Amazing how a few weeks can just slip through your fingers between posts. I guess that's a sign that we've been busy.
Easter in Australia is the start of a school holiday -- one week in Queensland, two in New South Wales, not sure about the other states and territories. Sharon returned from Canada a few days before Easter, so we spent the weekend here then took off for the Capricorn Coast.
The Capricorn Coast is unique in Australia, since it's the only landmark in the country that wasn't named by Captain Cook. At least, I don't think it is. It's named because part of it sits at 23.5 degrees south lattitude, meaning the Tropic of Capricorn runs through it. The town of Rockhampton celebrates this with a nice little monument outside their visitor's centre. (Unfortunately, the actual line of lattitude is a few miles south of town, but the idea is a good one.)
We weren't there to see the line, though; we were there to see an island. Specifically we were there to spend three nights on Great Keppel Island. It's a few miles offshore from the town of Yeppoon, which is about 6 1/2 hours drive from here. At least it is if you're not driving through a monsoon. It took us closer to 8 1/2, and we were lucky to get through before they started closing sections of the highway. And yes, poor old Kin Kin got flooded out again.
En route we stopped for dinner with our old friend Therese, who we used to see when we lived in the Ottawa Valley. We haven't seen each other in years, but she and her mum are travelling through Australia so we met up for dinner. It is indeed a funny little world.

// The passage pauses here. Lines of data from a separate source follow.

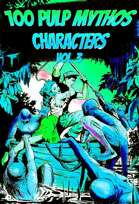 100 Pulp Mythos Characters v3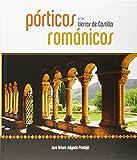 Porticos romnicos en las tierras de Castilla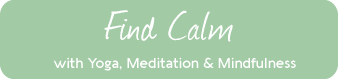 Meditation, mindfulness yoga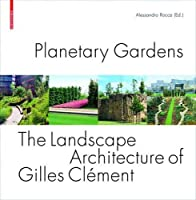 Planetary Gardens: The Landscape Architecture of Gilles Clement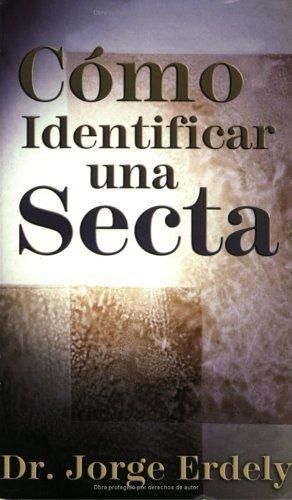 Jorge Erdely-Cómo Identificar Una Secta-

Before heading to the island, we visited a terrific network of caves north of Rockhampton, and toured the Aboriginal discovery centre, where we all learned to throw a boomerang. And yes, they really do come back. Getting them to come back where you want them, it seems, is the real trick. We bought two in the gift shop so we could practice. I'm sure the neighbours will be delighted.
Great Keppel Island is part of a group of islands (named by Captain Cook, naturally). Some of the islands are now a National Park, but at one time Great Keppel was Australia's party central -- the marketing slogan in the 80s was Get Wrecked on Keppel!
Last year the biggest resort on the island closed down, taking with it a number of smaller bars and shops. Now there are just a couple of little backpacker places and a pizza shop that's open three days a week. But the biggest attraction remains the beaches and the water, and we enjoyed them immensely. The southern end of the Great Barrier Reef is a few hundred kilometres to the east, but Keppel has some good coral too, and we spent a fun couple of days snorkelling over and around it, admiring the fish and the rays in the clear, warm waters. In the evenings we sat and chatted with Germans, Australians and Brits at the communal kitchen/dining hall, and one night we pulled out guitars and had a session.
The last day was the only downer. As we walked into the water for our last snorkelling session, Charlotte shrieked that she had stepped on something. It was a ray, but it swam away without doing anything more than frightening her. We got her calmed down, told her she'd have a good story to tell, and waded back out. Then it was Sharon's turn to shriek: she'd stepped on one too, and this time it had stung her. The pain, she said, was insane -- second only to childbirth, in her estimation, and Sharon has a very high pain threshold. That came from a small sting on the foot, a cut that was less than 2 cm long.
Fortunately we were near the resort, and someone got a ute to take her back. Even more fortunately, there was an acupuncturist staying there who had treated stings before, and he knew exactly what to do. (Hot water, as hot as you can stand it, until the pain plateaus. Then elevate the foot and treat it with ice and antiseptic.)
On the way back we enjoyed the scenery that we had missed in the driving rain. Now we're back home again, looking forward to our next adventure.
Oh, and we've lost one of the boomerangs. If anyone spots one in the surf at Great Keppel, throw it down this way.